▶ [Yönerge 1]:
Aşağıdaki metin bölümüne göre şu ifadelerin doğru olup olmadığını belirtin ve her yanıtı metinden birebir alıntıyla destekleyin: (a) Hitler beş yıl hapis cezası almıştır. (b) Hitler, 1 Nisan 1924'te hapishaneden tahliye edilmiştir. (c) Metne göre diktatör, ardından gidenlerin duracağını düşündükleri yerde mutlaka durur.

Nazilere oy veren Almanların bir kısmı, Hitler’in, kitabını propaganda amacıyla yazdığını düşünmüş olabilirler. Yani belki, Hitler’in çevredeki bazı toprakları ele geçirdikten sonra bununla yetineceğine ve Rusya’ya saldırmak gibi bir aptallık yapmayacağına inanmış ya da inanmak istemişlerdir. Bu durumda çeşitli kaygılar veya hayallerle günümüzdeki diktatörleri destekleyenler için önemli bir ders çıkıyor: Diktatör, ardından gidenlerin duracağını düşündükleri yerde durmayabilir.
Biz de durmayalım ve kaldığımız yerden öykümüze devam edelim…
Beş yıl hapis cezası alan Hitler, 1 Nisan 1924’te girdiği hapishaneden, dokuz ayı doldurmadan tahliye edildiğinde tarihler 20 Aralık’ı gösteriyordu.
Enflasyonu bitirdiyseniz işsizliğe geçebilir miyiz?

▶ [Yönerge 2]:
Kayıtların başından "What type of chart is shown" ifadesini içeren satıra kadar uzanan kısmı, iki uç da dahil olmak üzere, hiçbir değişiklik yapmadan çıktı olarak verin.

(Kayıtlı girdiler)
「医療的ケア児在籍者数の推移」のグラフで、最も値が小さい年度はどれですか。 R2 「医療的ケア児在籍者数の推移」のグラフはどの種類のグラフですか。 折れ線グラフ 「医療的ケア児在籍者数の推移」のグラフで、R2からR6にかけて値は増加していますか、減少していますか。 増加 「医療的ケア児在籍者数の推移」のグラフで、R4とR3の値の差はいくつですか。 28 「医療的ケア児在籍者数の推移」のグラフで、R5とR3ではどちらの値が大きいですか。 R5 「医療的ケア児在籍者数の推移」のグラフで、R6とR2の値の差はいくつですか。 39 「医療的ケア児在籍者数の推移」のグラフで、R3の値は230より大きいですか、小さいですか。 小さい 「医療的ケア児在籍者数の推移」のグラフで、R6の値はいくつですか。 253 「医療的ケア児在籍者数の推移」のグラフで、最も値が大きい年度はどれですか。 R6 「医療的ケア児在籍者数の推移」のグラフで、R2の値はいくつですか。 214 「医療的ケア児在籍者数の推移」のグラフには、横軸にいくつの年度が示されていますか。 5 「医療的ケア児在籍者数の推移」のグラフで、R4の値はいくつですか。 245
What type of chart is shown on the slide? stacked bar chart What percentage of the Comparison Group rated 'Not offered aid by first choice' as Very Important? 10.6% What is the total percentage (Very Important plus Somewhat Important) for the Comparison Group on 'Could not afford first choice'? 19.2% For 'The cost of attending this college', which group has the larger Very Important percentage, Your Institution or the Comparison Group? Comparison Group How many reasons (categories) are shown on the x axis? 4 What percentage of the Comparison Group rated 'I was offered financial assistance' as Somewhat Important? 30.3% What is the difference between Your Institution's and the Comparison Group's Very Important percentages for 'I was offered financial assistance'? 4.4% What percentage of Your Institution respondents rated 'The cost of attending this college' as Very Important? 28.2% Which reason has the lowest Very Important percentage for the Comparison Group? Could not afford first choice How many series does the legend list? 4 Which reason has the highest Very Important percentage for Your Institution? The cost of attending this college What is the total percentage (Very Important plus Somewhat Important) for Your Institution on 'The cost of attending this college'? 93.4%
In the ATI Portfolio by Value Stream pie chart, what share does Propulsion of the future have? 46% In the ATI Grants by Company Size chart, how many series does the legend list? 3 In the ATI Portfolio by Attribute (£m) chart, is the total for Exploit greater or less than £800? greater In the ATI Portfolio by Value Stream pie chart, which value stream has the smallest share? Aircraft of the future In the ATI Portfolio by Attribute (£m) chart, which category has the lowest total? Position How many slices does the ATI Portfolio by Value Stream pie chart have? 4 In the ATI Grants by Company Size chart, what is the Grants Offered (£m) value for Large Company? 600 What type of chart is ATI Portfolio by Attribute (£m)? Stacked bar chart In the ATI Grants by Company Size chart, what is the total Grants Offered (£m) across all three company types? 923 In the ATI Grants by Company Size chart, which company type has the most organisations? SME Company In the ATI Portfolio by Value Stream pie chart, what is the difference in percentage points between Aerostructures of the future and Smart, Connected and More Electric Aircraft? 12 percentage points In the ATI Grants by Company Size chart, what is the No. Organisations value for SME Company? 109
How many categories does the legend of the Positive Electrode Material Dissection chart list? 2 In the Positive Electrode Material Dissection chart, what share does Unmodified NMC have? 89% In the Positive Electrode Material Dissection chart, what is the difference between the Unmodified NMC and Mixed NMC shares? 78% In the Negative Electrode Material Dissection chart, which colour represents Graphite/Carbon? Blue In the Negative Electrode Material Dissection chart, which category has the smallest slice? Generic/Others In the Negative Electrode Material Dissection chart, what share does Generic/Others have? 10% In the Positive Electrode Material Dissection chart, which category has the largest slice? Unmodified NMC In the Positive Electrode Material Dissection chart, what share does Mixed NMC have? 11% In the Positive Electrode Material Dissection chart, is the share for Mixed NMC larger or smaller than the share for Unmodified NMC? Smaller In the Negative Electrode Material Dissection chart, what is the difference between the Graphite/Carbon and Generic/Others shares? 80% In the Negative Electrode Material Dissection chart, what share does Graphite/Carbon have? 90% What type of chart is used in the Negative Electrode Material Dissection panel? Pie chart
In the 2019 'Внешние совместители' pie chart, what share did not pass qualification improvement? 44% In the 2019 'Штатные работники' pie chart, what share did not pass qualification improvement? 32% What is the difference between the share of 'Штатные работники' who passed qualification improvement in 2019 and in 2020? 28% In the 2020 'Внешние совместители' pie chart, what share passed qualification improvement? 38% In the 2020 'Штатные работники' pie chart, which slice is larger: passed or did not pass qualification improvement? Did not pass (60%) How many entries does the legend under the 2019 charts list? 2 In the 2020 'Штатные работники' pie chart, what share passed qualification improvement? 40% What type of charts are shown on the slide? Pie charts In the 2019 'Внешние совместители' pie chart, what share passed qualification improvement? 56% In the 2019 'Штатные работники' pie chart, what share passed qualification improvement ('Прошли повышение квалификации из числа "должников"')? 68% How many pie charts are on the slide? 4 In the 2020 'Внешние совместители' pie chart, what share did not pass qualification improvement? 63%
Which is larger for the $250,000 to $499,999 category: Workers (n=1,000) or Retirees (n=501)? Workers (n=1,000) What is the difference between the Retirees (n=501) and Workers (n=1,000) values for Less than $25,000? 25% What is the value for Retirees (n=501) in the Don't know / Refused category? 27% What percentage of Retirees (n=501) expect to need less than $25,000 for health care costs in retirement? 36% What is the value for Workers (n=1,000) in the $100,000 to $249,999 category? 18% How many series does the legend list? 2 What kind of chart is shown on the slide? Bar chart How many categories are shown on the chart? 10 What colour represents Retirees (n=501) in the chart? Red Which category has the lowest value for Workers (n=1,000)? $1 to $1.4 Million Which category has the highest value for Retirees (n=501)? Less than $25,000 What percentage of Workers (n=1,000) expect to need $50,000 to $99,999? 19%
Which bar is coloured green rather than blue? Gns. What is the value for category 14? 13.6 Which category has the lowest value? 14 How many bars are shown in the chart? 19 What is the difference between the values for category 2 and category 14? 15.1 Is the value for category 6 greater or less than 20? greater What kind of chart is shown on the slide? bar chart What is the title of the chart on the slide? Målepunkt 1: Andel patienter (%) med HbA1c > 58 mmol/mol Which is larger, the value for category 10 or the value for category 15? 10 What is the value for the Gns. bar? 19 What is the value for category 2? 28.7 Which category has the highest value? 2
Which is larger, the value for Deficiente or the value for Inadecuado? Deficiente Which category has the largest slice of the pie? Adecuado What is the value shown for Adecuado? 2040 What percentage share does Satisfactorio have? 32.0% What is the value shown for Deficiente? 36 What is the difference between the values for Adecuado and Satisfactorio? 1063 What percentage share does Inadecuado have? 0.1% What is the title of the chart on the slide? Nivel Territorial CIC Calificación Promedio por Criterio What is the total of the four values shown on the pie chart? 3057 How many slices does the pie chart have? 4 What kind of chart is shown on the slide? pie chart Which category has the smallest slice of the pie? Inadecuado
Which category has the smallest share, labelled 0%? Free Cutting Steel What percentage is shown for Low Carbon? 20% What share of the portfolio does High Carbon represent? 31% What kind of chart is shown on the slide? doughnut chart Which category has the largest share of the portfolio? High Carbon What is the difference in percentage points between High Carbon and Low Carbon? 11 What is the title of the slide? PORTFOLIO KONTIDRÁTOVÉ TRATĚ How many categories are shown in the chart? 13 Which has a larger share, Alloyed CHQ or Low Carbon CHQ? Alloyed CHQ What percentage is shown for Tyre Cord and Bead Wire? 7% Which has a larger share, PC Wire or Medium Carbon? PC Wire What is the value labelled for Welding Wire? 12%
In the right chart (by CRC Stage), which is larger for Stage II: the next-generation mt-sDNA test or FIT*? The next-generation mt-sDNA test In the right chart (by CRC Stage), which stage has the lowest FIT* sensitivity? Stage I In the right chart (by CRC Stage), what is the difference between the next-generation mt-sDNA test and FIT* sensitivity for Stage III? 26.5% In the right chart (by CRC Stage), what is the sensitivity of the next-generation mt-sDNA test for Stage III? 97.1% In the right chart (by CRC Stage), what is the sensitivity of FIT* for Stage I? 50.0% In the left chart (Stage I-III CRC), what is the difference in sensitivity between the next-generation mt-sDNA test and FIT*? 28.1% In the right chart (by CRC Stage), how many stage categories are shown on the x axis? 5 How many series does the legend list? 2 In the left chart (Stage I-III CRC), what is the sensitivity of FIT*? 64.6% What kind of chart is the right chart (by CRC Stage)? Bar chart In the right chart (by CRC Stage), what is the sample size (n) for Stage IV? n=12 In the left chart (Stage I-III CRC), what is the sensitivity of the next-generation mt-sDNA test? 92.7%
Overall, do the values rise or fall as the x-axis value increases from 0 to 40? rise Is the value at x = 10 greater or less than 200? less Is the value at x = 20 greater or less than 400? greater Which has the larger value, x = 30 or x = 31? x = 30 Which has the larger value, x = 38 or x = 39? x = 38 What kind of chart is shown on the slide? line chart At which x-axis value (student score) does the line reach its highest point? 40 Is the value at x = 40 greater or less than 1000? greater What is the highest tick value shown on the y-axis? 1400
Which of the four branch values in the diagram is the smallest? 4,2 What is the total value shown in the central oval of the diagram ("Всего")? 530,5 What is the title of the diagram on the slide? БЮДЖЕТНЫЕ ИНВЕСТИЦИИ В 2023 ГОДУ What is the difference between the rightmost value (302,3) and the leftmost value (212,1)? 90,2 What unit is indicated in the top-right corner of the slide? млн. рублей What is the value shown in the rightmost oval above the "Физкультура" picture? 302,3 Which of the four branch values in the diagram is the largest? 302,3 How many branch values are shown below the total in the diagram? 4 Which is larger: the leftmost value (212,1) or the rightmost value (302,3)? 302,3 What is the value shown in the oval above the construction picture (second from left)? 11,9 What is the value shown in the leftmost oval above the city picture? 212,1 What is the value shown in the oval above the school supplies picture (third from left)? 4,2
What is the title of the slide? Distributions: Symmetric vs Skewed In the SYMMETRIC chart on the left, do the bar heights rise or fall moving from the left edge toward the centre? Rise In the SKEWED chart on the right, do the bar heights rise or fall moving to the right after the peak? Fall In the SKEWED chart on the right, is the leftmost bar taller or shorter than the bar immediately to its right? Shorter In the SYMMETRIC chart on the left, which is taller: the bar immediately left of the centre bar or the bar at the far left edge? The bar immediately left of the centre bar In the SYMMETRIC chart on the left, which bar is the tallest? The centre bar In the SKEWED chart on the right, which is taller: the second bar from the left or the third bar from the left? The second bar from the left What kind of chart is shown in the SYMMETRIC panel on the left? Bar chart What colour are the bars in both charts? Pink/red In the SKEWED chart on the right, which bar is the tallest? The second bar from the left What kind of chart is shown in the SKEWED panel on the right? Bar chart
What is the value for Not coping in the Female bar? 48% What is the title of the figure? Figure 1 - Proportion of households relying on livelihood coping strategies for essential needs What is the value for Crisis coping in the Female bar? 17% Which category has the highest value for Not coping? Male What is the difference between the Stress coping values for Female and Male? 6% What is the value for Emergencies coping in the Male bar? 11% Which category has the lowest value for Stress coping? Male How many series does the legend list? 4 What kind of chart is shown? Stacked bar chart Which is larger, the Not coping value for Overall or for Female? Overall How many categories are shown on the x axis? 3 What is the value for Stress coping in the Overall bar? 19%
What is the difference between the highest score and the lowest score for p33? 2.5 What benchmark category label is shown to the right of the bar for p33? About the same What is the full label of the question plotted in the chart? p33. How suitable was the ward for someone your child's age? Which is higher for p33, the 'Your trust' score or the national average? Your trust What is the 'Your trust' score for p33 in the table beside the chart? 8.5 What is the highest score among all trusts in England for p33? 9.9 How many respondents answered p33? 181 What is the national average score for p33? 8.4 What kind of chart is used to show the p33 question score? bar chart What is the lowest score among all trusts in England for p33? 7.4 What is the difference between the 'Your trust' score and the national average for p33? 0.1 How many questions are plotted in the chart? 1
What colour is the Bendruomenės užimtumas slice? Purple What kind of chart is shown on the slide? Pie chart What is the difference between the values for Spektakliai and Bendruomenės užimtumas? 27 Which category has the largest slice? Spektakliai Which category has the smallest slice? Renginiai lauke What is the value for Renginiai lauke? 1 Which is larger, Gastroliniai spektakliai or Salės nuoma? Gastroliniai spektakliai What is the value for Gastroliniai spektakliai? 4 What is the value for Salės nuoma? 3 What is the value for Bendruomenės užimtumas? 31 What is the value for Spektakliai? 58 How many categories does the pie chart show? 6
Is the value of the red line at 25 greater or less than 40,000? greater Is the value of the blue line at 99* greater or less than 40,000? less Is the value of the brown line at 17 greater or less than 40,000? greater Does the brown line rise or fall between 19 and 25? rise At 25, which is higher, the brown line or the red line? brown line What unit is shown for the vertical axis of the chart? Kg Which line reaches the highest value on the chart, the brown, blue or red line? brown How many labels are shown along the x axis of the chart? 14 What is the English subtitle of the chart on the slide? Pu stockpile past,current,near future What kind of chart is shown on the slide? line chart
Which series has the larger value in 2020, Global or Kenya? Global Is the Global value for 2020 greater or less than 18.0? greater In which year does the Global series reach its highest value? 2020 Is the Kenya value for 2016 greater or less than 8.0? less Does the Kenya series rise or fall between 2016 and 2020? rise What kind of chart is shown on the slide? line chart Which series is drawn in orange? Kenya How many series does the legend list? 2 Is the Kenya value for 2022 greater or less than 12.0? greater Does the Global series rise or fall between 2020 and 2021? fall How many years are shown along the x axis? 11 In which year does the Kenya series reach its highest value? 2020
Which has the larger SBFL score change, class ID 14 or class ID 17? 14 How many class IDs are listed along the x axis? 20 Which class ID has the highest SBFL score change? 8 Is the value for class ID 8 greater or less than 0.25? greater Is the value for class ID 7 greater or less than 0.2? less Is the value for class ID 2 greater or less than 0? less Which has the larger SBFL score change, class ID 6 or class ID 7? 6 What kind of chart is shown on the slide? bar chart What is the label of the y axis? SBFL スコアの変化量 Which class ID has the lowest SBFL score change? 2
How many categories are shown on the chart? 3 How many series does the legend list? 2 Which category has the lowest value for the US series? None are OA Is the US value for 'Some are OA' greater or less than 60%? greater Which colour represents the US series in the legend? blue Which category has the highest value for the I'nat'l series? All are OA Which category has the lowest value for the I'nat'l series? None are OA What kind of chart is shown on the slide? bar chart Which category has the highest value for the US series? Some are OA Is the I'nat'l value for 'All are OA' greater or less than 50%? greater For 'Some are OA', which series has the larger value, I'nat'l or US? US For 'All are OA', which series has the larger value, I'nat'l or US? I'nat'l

▶ [Alıştırma sonucu 1]:
(a) Evet: "Beş yıl hapis cezası alan Hitler"
(b) Hayır: "1 Nisan 1924’te girdiği hapishaneden, dokuz ayı doldurmadan tahliye edildiğinde tarihler 20 Aralık’ı gösteriyordu."
(c) Hayır: "Diktatör, ardından gidenlerin duracağını düşündükleri yerde durmayabilir."

▶ [Alıştırma sonucu 2]:
「医療的ケア児在籍者数の推移」のグラフで、最も値が小さい年度はどれですか。 R2 「医療的ケア児在籍者数の推移」のグラフはどの種類のグラフですか。 折れ線グラフ 「医療的ケア児在籍者数の推移」のグラフで、R2からR6にかけて値は増加していますか、減少していますか。 増加 「医療的ケア児在籍者数の推移」のグラフで、R4とR3の値の差はいくつですか。 28 「医療的ケア児在籍者数の推移」のグラフで、R5とR3ではどちらの値が大きいですか。 R5 「医療的ケア児在籍者数の推移」のグラフで、R6とR2の値の差はいくつですか。 39 「医療的ケア児在籍者数の推移」のグラフで、R3の値は230より大きいですか、小さいですか。 小さい 「医療的ケア児在籍者数の推移」のグラフで、R6の値はいくつですか。 253 「医療的ケア児在籍者数の推移」のグラフで、最も値が大きい年度はどれですか。 R6 「医療的ケア児在籍者数の推移」のグラフで、R2の値はいくつですか。 214 「医療的ケア児在籍者数の推移」のグラフには、横軸にいくつの年度が示されていますか。 5 「医療的ケア児在籍者数の推移」のグラフで、R4の値はいくつですか。 245
What type of chart is shown on the slide? stacked bar chart What percentage of the Comparison Group rated 'Not offered aid by first choice' as Very Important? 10.6% What is the total percentage (Very Important plus Somewhat Important) for the Comparison Group on 'Could not afford first choice'? 19.2% For 'The cost of attending this college', which group has the larger Very Important percentage, Your Institution or the Comparison Group? Comparison Group How many reasons (categories) are shown on the x axis? 4 What percentage of the Comparison Group rated 'I was offered financial assistance' as Somewhat Important? 30.3% What is the difference between Your Institution's and the Comparison Group's Very Important percentages for 'I was offered financial assistance'? 4.4% What percentage of Your Institution respondents rated 'The cost of attending this college' as Very Important? 28.2% Which reason has the lowest Very Important percentage for the Comparison Group? Could not afford first choice How many series does the legend list? 4 Which reason has the highest Very Important percentage for Your Institution? The cost of attending this college What is the total percentage (Very Important plus Somewhat Important) for Your Institution on 'The cost of attending this college'? 93.4%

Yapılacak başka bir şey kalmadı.